To compile SVMTool models, you also need svm_light:

$ mkdir svm_light && cd svm_light
$ wget http://osmot.cs.cornell.edu/svm_light/current/svm_light.tar.gz
$ tar xvzf svm_light.tar.gz
$ make
$ sudo cp svm_classify svm_learn /usr/bin

For TensorFlow, we use a specially compiled version. It can be installed with our ppa in Ubuntu versions starting from 18.04:

$ sudo add-apt-repository ppa:limapublisher/ppa
$ sudo apt-get update
$ sudo apt install libtensorflow-for-lima-dev

Modified sources of TensorFlow are here.

As we were not able to find a Free part of speech tagged English corpus, LIMA depends for analyzing English on freely available but not Free data that you will have to download and prepare yourself. This data is an extract of the Peen treebank corpus available for fair use in the NLTK data. To install, please refer to http://nltk.org/data.html. Under Ubuntu this can be done like that:

$ sudo apt-get  install python-nltk
$ python
>>> import nltk
>>> nltk.download()
d dependency_treebank

Then prepare the data for use with LIMA by running the following commands:

$ cd $HOME/nltk_data/corpora/dependency_treebank
$ cat wsj_*.dp | grep -v "^$" > nltk-ptb.dp

⚠️ If you havn't already downloaded LIMA git repository (source code), please do it now.
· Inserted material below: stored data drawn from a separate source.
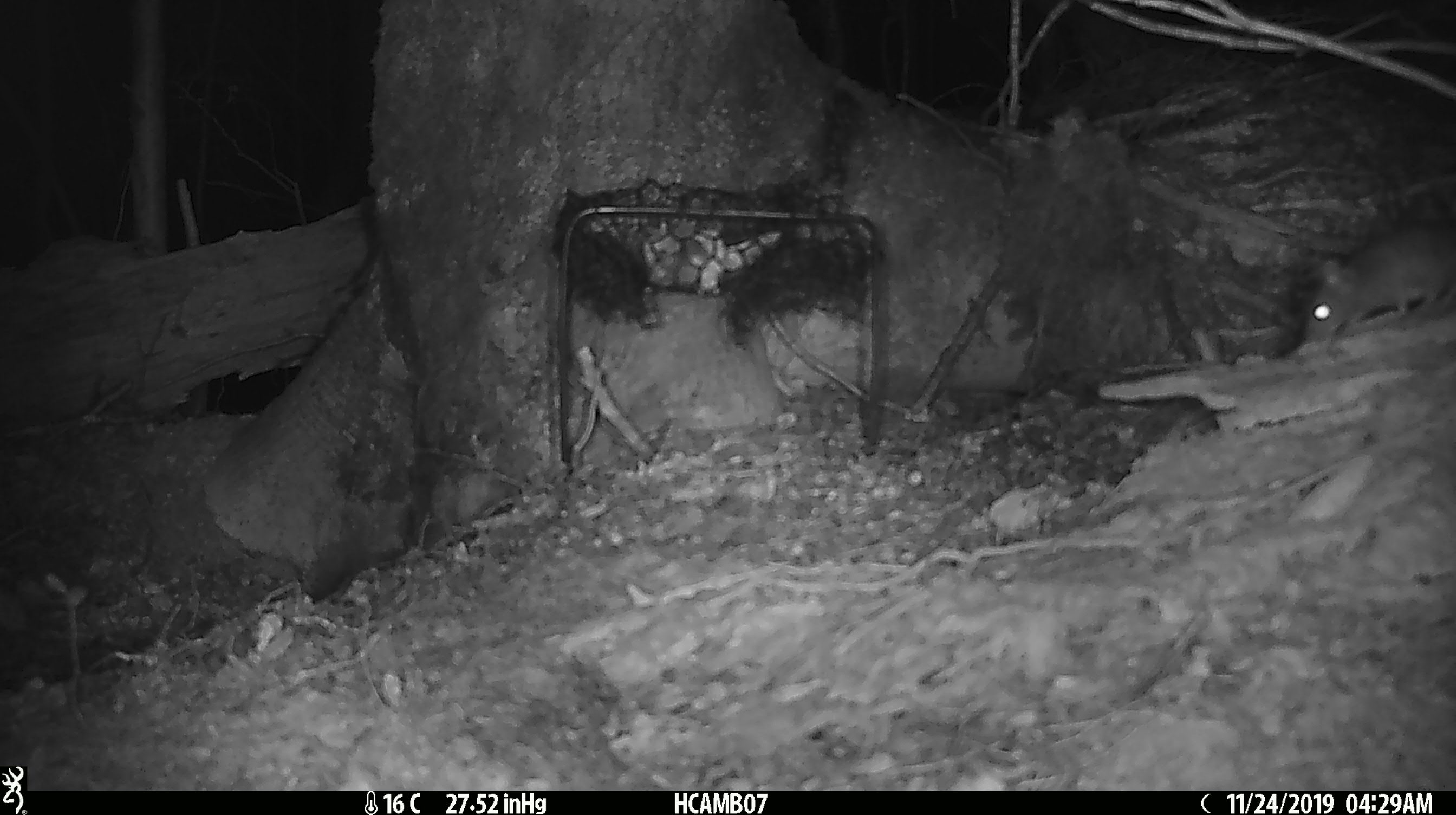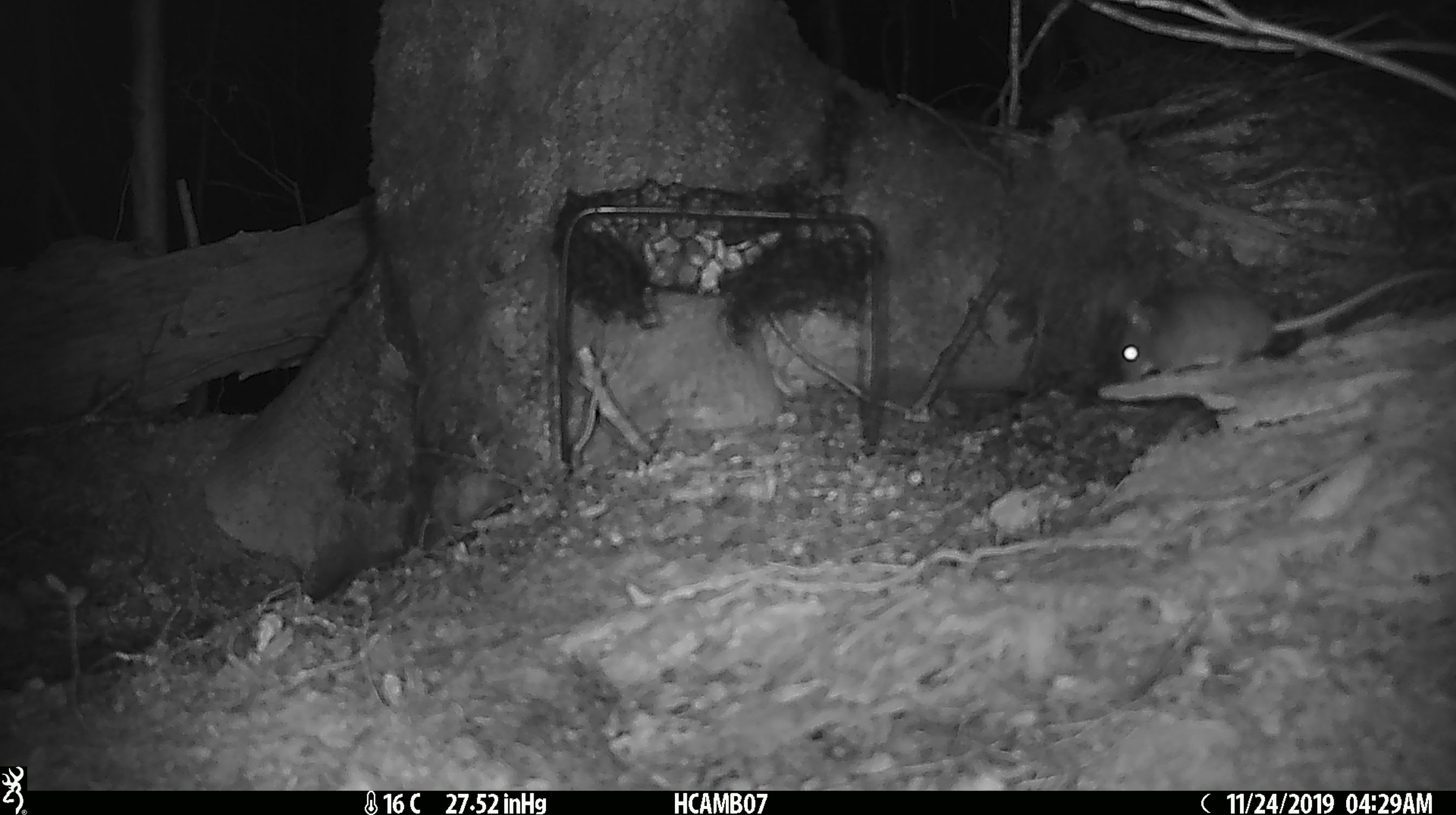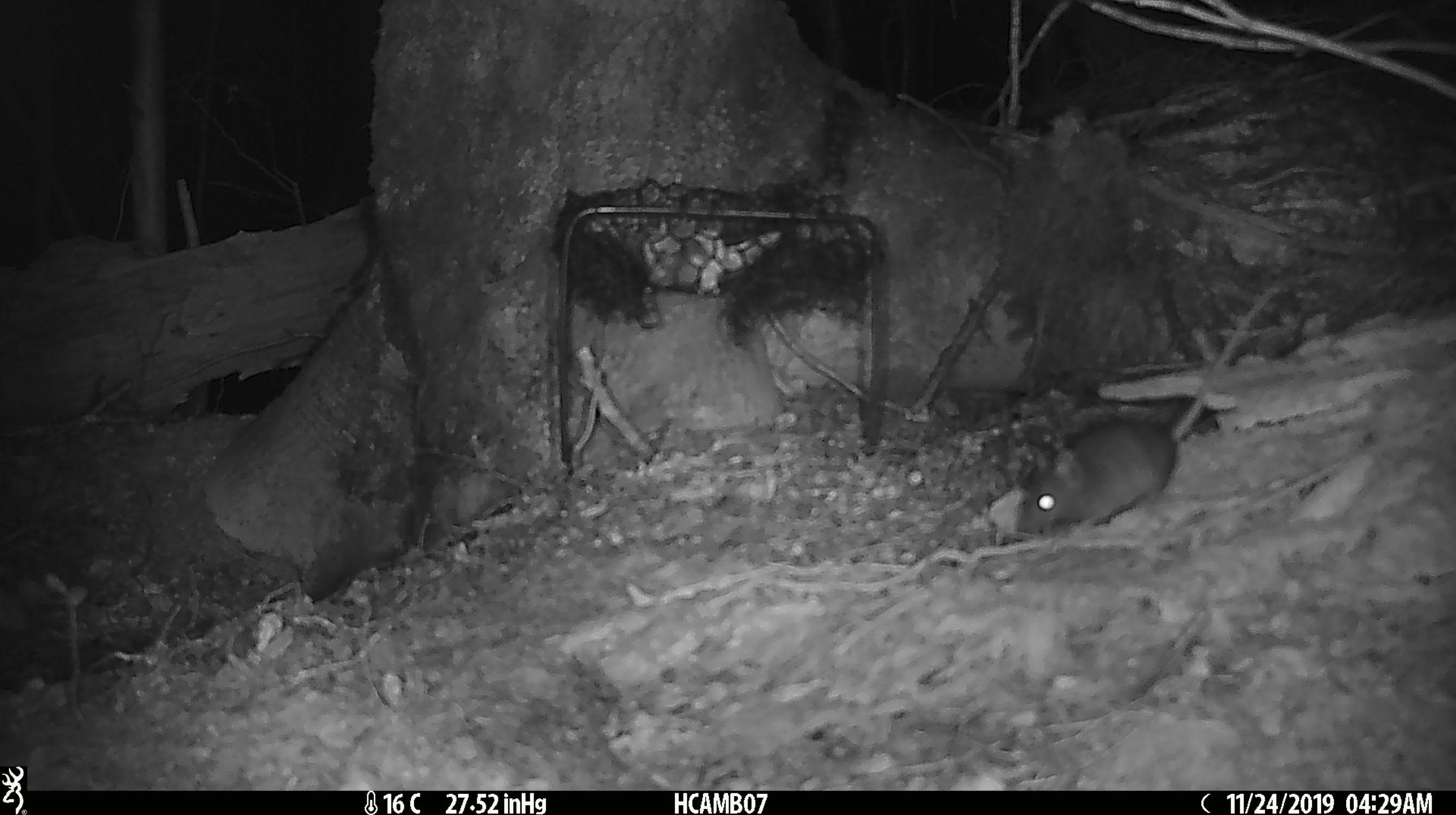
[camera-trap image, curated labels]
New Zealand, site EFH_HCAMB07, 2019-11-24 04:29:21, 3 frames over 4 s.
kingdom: Animalia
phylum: Chordata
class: Mammalia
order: Rodentia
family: Muridae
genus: Mus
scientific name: Mus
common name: mouse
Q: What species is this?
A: Mouse (Mus).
Move to the root of the LIMA git repository, e.g.:

$ cd $HOME/lima

You need to set up a few environment variables. For this purpose, you can source the setenv-lima.sh script from the root of the LIMA git repository (please check values before):

$ source ./setenv-lima.sh -m release

Finally, from the LIMA repository root, run:

$ ./gbuild.sh -m Release

By default LIMA is built without neural network-based modules (i.e. without TensorFlow). To build LIMA with neural network-based modules use -T option:

$ ./gbuild.sh -m Release -T

This builds LIMA in release mode, assuring the best performance. To report bugs for example, you should build LIMA in debug mode. To do so, just omit the -m Release option when invoking setenv-lima.sh and gbuild.sh.

Alternatively, you can

  1. define the following environment variables manually:

LIMA_DIST binaries and libraries LIMA_EXTERNALS dependencies LIMA_RESOURCES any kind of ressources (including training data) LIMA_CONF configuration folder LINGUISTIC_DATA_ROOT path to the lima_linguisticdata project root NLTK_PTB_DP_FILE path to the Penn treebank extract from NLTK (see below)
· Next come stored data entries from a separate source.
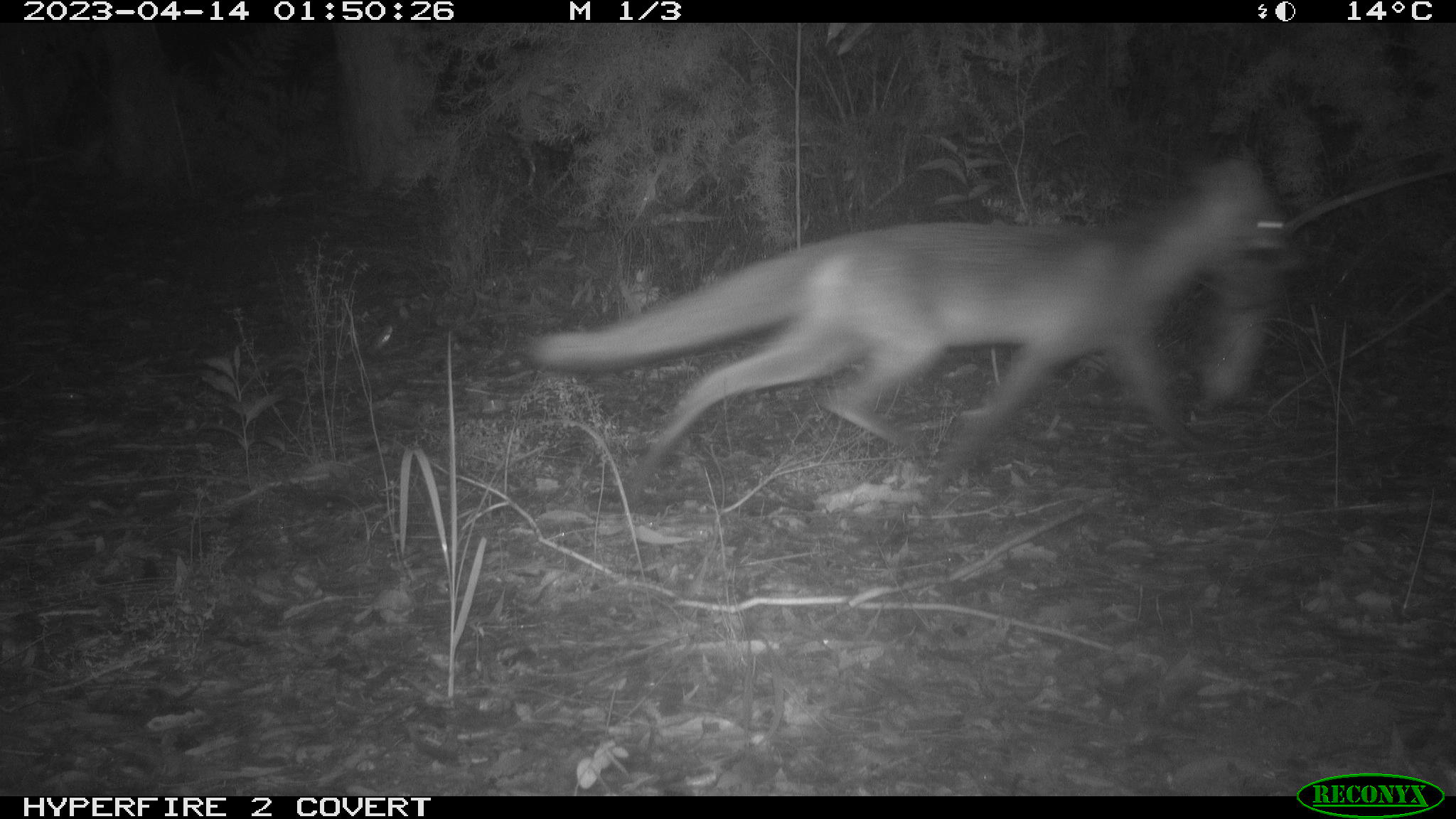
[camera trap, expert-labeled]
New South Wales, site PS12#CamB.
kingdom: Animalia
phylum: Chordata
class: Mammalia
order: Carnivora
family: Canidae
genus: Vulpes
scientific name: Vulpes vulpes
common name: red fox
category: fox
  1. set PATH and LD_LIBRARY_PATH:
export PATH=$LIMA_DIST/bin:$LIMA_EXTERNALS/bin:$PATH
export LD_LIBRARY_PATH=$LIMA_EXTERNALS/lib:$LIMA_DIST/lib
  1. run gbuild.sh

Build troubleshoutings

  • If you use your own compiled boost libraries alongside system boost libraries AND cmake fails on lima_linguisticprocessings indicating it found your boost version headers but it uses the system libraries, add the following definition at the beginning of the root CMakeLists.txt of each subproject : set(Boost_NO_SYSTEM_PATHS ON)
  • If some packages are not found at configure time (when running cmake), double check the dependencies packages you have installed. If it's OK, maybe we missed to indicate a dependency. Then, don't hesitate to open an issue. Or submit a merge request that solves the problem.